La correspondencia de contenido personal era un valioso recurso para mitigar los largos meses de servicio militar obligatorio, la añoranza del amante que vivía lejos, la nostalgia del emigrante hacia su pueblo natal y su gente, etc. También tenía el poder de emitir una elaborada disculpa, que de forma oral podría resultar más incómoda, o una petición o demanda desde la más absoluta discreción. Incluso, también permitía adjuntar archivos en el sobre, ya sean fotografías, billetes, recortes de diario y todo aquello que no sobrepasara el peso permitido, según el valor del sello.

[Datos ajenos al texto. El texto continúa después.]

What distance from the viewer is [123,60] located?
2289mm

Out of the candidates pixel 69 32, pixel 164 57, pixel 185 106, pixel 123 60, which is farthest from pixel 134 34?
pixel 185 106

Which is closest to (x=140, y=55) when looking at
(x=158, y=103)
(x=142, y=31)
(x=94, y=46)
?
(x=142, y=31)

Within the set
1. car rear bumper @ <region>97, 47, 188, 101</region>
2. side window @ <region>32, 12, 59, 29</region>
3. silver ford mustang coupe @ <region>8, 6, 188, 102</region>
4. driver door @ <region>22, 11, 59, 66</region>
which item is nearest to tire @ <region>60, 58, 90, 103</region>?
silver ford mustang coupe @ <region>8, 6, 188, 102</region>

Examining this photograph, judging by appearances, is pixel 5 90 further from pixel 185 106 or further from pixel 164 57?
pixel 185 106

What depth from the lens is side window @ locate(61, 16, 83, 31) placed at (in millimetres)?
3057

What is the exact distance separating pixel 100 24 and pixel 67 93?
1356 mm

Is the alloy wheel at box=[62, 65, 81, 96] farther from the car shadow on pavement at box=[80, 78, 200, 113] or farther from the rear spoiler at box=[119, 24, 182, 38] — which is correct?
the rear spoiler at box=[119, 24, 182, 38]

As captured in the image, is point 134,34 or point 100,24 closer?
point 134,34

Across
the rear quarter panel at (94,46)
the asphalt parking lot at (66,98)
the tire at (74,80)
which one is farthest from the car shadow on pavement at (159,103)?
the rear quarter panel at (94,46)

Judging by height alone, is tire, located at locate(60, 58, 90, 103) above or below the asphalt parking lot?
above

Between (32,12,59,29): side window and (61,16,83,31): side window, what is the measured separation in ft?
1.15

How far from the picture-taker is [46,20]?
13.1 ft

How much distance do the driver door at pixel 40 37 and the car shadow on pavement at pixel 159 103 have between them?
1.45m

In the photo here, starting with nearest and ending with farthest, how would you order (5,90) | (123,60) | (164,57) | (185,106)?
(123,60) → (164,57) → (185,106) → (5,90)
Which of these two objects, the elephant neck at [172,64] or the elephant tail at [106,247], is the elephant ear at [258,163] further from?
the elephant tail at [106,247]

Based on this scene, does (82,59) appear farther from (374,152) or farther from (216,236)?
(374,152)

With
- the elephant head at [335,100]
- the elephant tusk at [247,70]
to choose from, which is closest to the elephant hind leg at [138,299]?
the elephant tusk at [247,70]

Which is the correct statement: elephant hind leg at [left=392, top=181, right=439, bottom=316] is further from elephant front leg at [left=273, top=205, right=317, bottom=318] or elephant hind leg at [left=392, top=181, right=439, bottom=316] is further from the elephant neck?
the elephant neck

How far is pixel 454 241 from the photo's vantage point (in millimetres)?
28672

La investigación histórica también ha contemplado a la epístola como una valiosa fuente documental probatoria. El conjunto de información que se puede extraer de este tipo de escritos acerca de una persona y de su tiempo es asombroso. El conocimiento de las crisis económicas, de los movimientos demográficos, de las pandemias, de la vida en el presidio, de los cambios sociales, de las mentalidades en cuanto a las últimas voluntades…, es ampliado desde las propias experiencias y percepciones individuales que se manifestaban en la correspondencia privada. Existen cuantiosos testimonios de soldados que participaron en la Guerra del Francés, en la Primera Guerra Mundial o nuestra Guerra Civil, por citar unos ejemplos. Estas misivas no solo han contribuido al conocimiento de los hechos, sino que además han servido para contrastar datos de carácter oficial que se emitían desde los medios informativos. Además, el historiador puede someterlos bajo el uso de un método de investigación cualitativo. Es decir, desde la interpretación emocional y psicológica del combatiente en las dimensiones de la trinchera que habitaba.
Esas cartas que iban y venían supusieron en numerosas ocasiones una necesidad vital para soportar situaciones extremas. Es evidente el componente subjetivo del escribiente, sin embargo, al ser un mensaje privado, sin propósito de divulgación alguno, se distancia de cualquier intención propagandística o persuasiva hacia ningún colectivo. En conclusión, y sin exonerar a este género archivístico del correspondiente ejercicio crítico al que obliga el oficio del historiador, podemos obtener una generosa información. Una documentación sobre la persona que escribe y sobre la persona que recibe el escrito, esto es, nivel cultural, condición, contexto, economía, relación social, etc. Hoy, las cartas personales que se han rescatado en los archivos o en los cajones de los que aún guardamos estas irrefutables pruebas del ayer se han convertido en una fuente primaria para la investigación. Desgraciadamente desde hace unas décadas han quedado en desuso dando paso a otras formas de comunicarnos que, si bien ofrecen ventajas con respecto al sobre y al sello, el coste negativo que ha supuesto ha sido sustancial para nuestra capacidad expresiva.